Every time I drive crawl through rush hour traffic, I think of what an
impact a decent broadband system in SA would make to the economy, with many people being able to work from home. Just yesterday I wrote the following in reply to a UK based customer complaining about our quote for a 2Mbps connection to the UK:
>The cost is approx 6 times what we would pay in the UK > for the same circuit – I know bandwidth can be
> expensive in South Africa but is this the best price
> available or are there any other options?Considering telecoms pricing in general (driven primarily by Telkom's continued monopoly of local loop and international gateway) is acknowledged to be 10x higher than it should be, and that Seacom (due in 2009) are proposing prices of 15x less than Telkom are charging the likes of Storm for IPLC's now, 6x what you're paying in the UK is bloody good! There could conceivably be some crowd prepared to cut their margins to ridiculous levels to better this, but I would not buy from them myself.
>do you have an uncontended 2mb ADSL option?
No such beast in SA. DSL is a contended technology anywhere in the world. The difference being that in places like the UK you can pay more for a "low contention / business" DSL as opposed to a "high contention / consumer" DSL. Here, we're stuck with the "consumer" version where the telco refuse to quote contention ratios.
An here is what my 512kbps DSL line looks like today folks as I write this from my "home office":
ISDN used to give me 64kbps or 128kbps day in and day out. I cannot access my fileserver. I can hardly pull mail.

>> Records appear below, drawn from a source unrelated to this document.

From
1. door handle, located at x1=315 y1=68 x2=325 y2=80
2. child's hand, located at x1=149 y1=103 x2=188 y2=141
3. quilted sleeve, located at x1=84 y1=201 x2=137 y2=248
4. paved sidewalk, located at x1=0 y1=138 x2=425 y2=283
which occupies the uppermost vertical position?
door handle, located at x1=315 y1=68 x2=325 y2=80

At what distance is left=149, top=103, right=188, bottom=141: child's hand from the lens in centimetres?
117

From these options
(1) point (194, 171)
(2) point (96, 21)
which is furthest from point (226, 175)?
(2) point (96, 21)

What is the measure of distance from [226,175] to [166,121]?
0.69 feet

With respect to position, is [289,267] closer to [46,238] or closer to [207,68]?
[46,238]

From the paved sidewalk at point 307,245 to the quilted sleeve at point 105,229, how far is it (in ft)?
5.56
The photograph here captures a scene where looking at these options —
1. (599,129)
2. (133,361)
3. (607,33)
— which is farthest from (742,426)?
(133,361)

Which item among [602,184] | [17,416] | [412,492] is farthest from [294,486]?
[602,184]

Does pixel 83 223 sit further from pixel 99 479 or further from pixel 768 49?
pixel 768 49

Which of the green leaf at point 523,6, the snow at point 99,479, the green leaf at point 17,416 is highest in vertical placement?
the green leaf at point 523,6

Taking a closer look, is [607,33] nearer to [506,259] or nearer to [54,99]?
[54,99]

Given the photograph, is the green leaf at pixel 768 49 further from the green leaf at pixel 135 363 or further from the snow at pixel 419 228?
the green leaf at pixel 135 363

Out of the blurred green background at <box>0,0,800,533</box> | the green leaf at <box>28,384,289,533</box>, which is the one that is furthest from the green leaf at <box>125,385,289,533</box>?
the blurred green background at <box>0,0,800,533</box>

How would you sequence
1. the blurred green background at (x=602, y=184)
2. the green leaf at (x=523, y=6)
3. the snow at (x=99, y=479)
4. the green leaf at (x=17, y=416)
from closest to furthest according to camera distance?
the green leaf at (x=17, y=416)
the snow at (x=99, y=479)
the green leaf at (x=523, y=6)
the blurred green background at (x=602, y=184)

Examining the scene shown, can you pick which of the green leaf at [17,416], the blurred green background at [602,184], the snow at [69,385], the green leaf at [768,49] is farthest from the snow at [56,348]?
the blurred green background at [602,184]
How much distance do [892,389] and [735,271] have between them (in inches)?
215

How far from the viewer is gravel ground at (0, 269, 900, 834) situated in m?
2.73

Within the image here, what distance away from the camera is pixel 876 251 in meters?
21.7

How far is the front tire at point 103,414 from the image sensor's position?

Telkom's quoted speeds for this line:
Down stream line sync speed minimum 416kbps; maximum 512kbps and up stream: minimum 192kbps; maximum 256kbps.
And the Telkom Product Manager for DSL had the bare faced cheek to tell me (when I suggested he differentiate his products based on contention ratio's) that he was not going to degrade his perfectly good product just to charge less!
Gah! Love to know what parallel world he is living in.